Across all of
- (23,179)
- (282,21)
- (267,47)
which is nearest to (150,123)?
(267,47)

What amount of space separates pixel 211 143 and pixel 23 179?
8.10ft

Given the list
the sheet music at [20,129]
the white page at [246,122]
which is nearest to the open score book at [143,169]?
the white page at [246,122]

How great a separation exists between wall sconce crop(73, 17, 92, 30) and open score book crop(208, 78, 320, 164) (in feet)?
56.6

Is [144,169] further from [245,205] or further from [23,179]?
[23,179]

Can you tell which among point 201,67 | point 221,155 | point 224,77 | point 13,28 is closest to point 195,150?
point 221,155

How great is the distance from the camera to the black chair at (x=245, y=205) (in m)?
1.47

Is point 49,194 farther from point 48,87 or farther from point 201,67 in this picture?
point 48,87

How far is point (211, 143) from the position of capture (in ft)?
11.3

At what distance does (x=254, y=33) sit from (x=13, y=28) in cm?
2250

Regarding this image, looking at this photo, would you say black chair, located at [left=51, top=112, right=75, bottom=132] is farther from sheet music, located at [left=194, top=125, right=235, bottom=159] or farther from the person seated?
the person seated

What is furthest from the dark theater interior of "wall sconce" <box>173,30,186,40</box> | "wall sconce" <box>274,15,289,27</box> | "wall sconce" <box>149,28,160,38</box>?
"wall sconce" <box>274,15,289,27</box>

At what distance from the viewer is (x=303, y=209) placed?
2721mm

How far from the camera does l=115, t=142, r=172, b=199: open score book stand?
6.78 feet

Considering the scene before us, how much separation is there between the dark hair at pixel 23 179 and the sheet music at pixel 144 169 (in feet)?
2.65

--

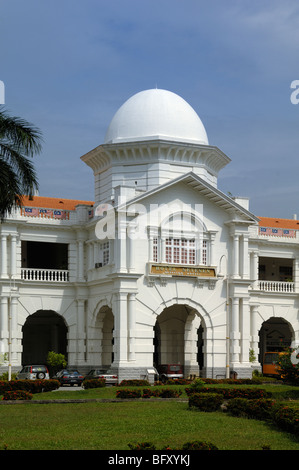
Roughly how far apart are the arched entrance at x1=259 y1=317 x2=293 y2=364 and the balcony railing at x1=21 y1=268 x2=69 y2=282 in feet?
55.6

* * *

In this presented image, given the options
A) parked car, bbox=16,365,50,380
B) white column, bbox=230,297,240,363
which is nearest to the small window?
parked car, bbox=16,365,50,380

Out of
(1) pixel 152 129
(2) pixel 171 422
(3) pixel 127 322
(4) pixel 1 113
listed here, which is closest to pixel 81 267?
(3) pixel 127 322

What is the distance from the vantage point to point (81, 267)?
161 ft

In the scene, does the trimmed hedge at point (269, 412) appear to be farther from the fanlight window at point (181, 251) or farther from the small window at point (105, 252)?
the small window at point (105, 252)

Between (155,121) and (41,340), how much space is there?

● SHORT TASK:
Locate every line in the items above that contains the word "farther" and copy each of those lines.

● ANSWER IN FULL:
Is point 49,194 farther from point 48,87 or farther from point 201,67 in this picture?
Regarding this image, looking at this photo, would you say black chair, located at [left=51, top=112, right=75, bottom=132] is farther from sheet music, located at [left=194, top=125, right=235, bottom=159] or farther from the person seated?
In the scene, does the trimmed hedge at point (269, 412) appear to be farther from the fanlight window at point (181, 251) or farther from the small window at point (105, 252)?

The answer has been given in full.